Rakoff (right), who has senior status in the Southern District of New York, is one of the judges in the patent pilot programme, which 14 district courts are taking part in.
In a short and witty speech, Rakoff’s message to patent litigators was clear: too many of you do not use clear English words in litigation, or use them confusingly. This is particularly a problem in jury trials, but also affects judges and other parties in court.
As examples, he pointed to the use of terms such as ‘reads on’ (“Even patent lawyers don’t use this term consistently!”) and ‘teach away’. Further barbs were aimed at ‘prosecution history’ and ‘file wrapper’.
“What is added by these obscure terms?” asked Rakoff, pointing out that they were “gibberish” to jurors. What’s worse, he added, is that in many cases these are not technical terms but everyday English words that sound ordinary, but are being invested with meanings beyond their normal use.
Rakoff’s advice (“simplify without being simplistic”) reminded me of George Orwell’s classic essay Politics and the English Language, published in 1946 (and conveniently available royalty-free). Orwell’s target was politicians rather than lawyers, but I would suggest his advice (such as “If you simplify your English, you are freed from the worst follies of orthodoxy”) is still valid today. Patent lawyers would be well advised to read his six tips on good writing or, if they have done so already, re-read them.
Litigators might respond that they are dealt a poor hand by patent drafters who – unencumbered by the discipline of court time and judicial interruptions – are guilty of inflicting some horrible crimes on clear English. No doubt.
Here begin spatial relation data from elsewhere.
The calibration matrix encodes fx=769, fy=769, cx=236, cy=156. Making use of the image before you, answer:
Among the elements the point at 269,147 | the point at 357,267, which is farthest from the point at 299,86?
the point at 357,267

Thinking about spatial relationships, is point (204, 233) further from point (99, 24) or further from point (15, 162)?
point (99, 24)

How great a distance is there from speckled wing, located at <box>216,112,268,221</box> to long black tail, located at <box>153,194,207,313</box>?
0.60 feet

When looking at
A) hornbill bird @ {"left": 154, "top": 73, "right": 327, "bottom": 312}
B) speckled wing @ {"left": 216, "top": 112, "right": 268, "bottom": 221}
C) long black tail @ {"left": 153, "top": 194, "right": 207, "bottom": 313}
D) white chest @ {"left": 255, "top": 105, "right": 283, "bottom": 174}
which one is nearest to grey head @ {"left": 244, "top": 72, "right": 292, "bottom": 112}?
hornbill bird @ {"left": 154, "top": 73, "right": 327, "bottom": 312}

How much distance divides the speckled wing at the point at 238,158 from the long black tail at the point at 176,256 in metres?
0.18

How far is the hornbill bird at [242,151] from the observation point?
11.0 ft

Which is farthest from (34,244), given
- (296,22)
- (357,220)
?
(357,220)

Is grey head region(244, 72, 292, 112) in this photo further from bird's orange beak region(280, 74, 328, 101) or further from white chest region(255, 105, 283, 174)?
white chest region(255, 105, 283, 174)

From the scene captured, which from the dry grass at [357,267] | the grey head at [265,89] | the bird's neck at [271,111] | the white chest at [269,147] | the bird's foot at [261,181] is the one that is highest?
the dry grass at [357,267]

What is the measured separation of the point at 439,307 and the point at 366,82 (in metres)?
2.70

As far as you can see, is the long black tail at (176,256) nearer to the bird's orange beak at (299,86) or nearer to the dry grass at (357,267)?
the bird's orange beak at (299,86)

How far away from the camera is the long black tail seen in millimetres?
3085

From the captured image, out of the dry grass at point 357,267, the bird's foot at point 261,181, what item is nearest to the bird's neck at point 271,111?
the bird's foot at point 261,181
They might also argue that they are dealing with legal, technical subjects that are inherently complex. All the more reason, I say, to express yourself as clearly as possible.
The use of certain technical terms of course is a kind of shorthand, understood and repeated by patent professionals in industry, private practice and the PTO. But I understood Rakoff to argue that even if that is acceptable in those narrow communities, it should be avoided where non-specialists are concerned. That’s true in the courtroom. As we face more debates over the protection and enforcement of IP rights, it’s also imperative for wider public discussion.